The Tajik government has recently taken steps to put the country’s mosques, imams (prayer-leaders) and madrasahs (Islamic schools) under greater centralized control. Speaking at the country’s Security Council meeting on February 10, President Emomali Rahmon urged more decisive measures against the unchecked proliferation of mosques. According to official estimates, 3,700 mosques have been registered with the government to date, while another 1,250 mosques continue to operate without a license (www.avesta.tj, February 10). The authorities believe that 5,000 mosques is too large a number for the country, compared, for instance, with only 3,800 schools.
Tajik officials view unregistered mosques with suspicion because they have no control over what is preached there. According to Rahmon, some mosques are used for fomenting religious radicalism and “recruiting young people to the ranks of extremists.” The Tajik president also asserted that such mosques had served as a starting point for the “events in Rasht,” referring to the recent conflict in the Rasht valley. The conflict claimed the lives of at least 80 government troops, becoming the most serious episode of violence in the country since the late 1990’s (www.news.tj, February 11). The government closed and demolished dozens of unregistered mosques in recent years. In 2011, only 10 mosques have so far been shut down in the country (www.regnum.ru, January 10).
In addition to tightening control over mosques, the authorities have taken measures to subject imams and their preaching to greater scrutiny. In January, the Committee of Religious Affairs (CRA) announced that it compiled a list of 52 topics recommended for Friday sermons and would soon distribute the list to imams across Tajikistan. The list of topics focuses mainly on moral values (www.avesta.tj, January 10). In addition, the CRA announced that sermons following Friday prayers will be limited to 15 minutes, reportedly in a bid to prevent imams from going “off-topic” (Central Asia Online, January 31). According to the CRA, the innovations are intended to help promote “conventional” Islamic values, while at the same time preventing the politicization of sermons and preaching of intolerance.
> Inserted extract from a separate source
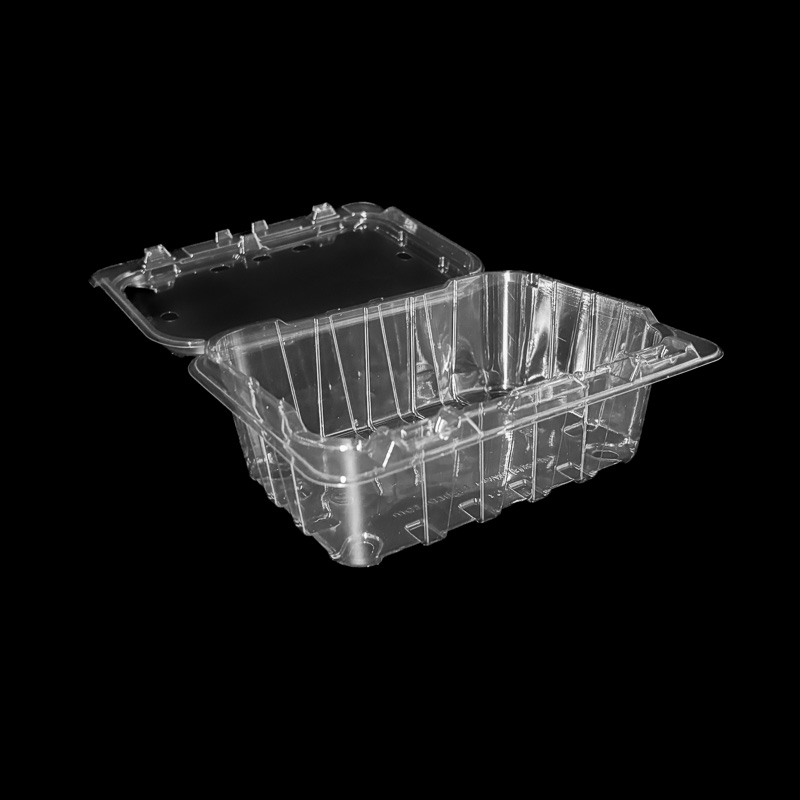 An open clear, hinged 1 pound clamshell for cherries.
While enacting the new guidelines for preachers, the government has also increased pressure on those imams who frequently criticize state policies. On January 28, one of the country’s leading clerics, Nuriddin Turajonzoda (aka Eshoni Nuriddin), resigned as imam-hatib of Muhammadiya mosque in Vahdat district near the Tajik capital. Although the cleric has not commented on his resignation, many analysts believe that he was pressured to quit by the authorities. In recent years, Eshoni Nuriddin’s sermons grew increasingly popular, bringing thousands of Muslims each week to his mosque for Friday prayer. The authorities watched him cautiously as he often criticized repressive state policies against everything Islamic. In 2009, he announced his intention to leave the country if the governmental security agencies did not leave him alone. Another 10 imams in Dushanbe resigned on the same day as Eshoni Nuriddin, leaving little doubt that they had done so under government pressure (ASIA-Plus, January 31).
The efforts to close unsanctioned mosques and control preachers have been matched by policies aimed at limiting religious education opportunities outside of state control for children and young people. In 2010, Tajik police shut down dozens of unregistered madrasahs that had operated in private homes and mosques. The authorities claimed the purpose of the heavy-handed approach towards unapproved madrasahs was to prevent religious leaders with an extremist agenda from promoting intolerance and the hatred towards the secular state among Tajik children (EDM, August 10, 2010). In addition, the country’s religious authorities and police have regularly raided mosques to discourage children from attending prayers. A draft law on parental responsibilities, which is now widely discussed in Tajikistan, is expected to ban children under 18 from attending mosques and churches (www.ozodi.org, February 18).
In an effort to improve children’s knowledge of a liberal, Hanafi version of Islam, practiced by the majority of Tajiks, in September 2009, the Ministry of Education (MoE) introduced a mandatory class on Islam called “Knowledge of Islam” (Ma’rifati Islom). The new course was fiercely criticized by some prominent Islamic scholars because it allegedly “distorted historical facts.” In February 2011, however, the MoE announced that the course on Islam was removed from the school curriculum to make room for more classes on Tajik history (www.news.tj, February 4).
At the same time, the authorities have launched a massive campaign to bring back hundreds of Tajik students from madrasahs abroad. The campaign was ordered by President Rahmon who, in August 2010, announced that foreign Islamic schools were turning young students into terrorists and extremists, and that all Tajiks should be brought back from such schools before becoming “traitors” (www.avesta.tj, August 25, 2010). According to Rahmon, more than 1,500 students have already returned to the country, while over 2,100 Tajiks continue studying in foreign madrasahs (www.news.tj, February 11).
These developments appear to demonstrate the Tajik officials’ strong belief that Islam represents a growing threat to the regime and that this needs to be addressed. However, the authorities fail to understand that their heavy-handed, top-down approach to dealing with everything Islamic alienates the country’s Muslims and provides an ideal breeding ground for radical ideas.